The good thing about having cats as friends is that they never care.   About ANYTHING.  Richard wouldn’t bat a single eyelid if I sung ‘kumbayah’, if I laughed too loud or if I sung ‘sound of silence’ off key.  In fact – he probably wouldn't care AT ALL enough to even be in the room.

So if lately you have been feeling like even the asthmatics are beating you at squash and you fear your socially awkward charm will leave you hopelessly forever alone.  I have two suggestions:

1. Make some cat friends and

      2. Embrace your inner ‘kumbayah’ - (Just like Judith) 

Wednesday, April 17, 2013

Ding Dong the CAT is... dead?

I have some bad news to share.  But don’t worry or think the worst.  Richard is not Dead (You can all breathe a sigh of relief now…)

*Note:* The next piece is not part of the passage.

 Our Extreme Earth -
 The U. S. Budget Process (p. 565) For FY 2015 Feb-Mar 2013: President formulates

Do you remember in the early years of high school when your friends were your World.  When if one of your best friends crossed you, you would say “You’re soooo dead to me right now!”  And you’d put your hand up like you were directing traffic. 


Well, neither can I.   It must have been one of those catchy phrases of the 90s.  
Maybe the Spice Girls said it.

Anyway, I digress.

The point is that I don’t think I LIKE Richard anymore.  The CAT-CAT LADY relationship might be over. 

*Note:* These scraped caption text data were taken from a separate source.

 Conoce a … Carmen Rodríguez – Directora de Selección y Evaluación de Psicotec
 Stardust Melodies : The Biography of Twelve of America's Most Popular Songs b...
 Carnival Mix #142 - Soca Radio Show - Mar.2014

It all started when I got a job.  Suddenly I didn’t have time to devote to Him and to write about Him on this very blog.  I must admit the honeymoon was over very quickly.

But I don’t think I’m ALL to blame for this.  About one month after moving in here, Richard started bringing ‘presents’ into the house.  Small birds, field mice, lizards.  

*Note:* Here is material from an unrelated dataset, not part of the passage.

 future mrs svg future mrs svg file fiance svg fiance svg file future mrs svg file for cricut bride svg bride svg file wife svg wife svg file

Some of them came in the dead variety, some in the almost dead variety, and some still hanging on.    
I must admit when it comes to little creatures, I can be a bit of a girl about it all.   
Screaming and dancing on the spot is usually how I cope with a creature in the house.  So, needless to say I didn’t really appreciate Richard’s ‘presents’. 

So we talked about it.  I told Him how I was feeling.  He said nothing and stared out the window.

Sigmund Freud once said:  “Time spent with cats is never wasted” 

Breakups are hard.  But I'm sure Richard will get over it soon enough.  After all, cat's have an amazing ability to not care what anyone else thinks.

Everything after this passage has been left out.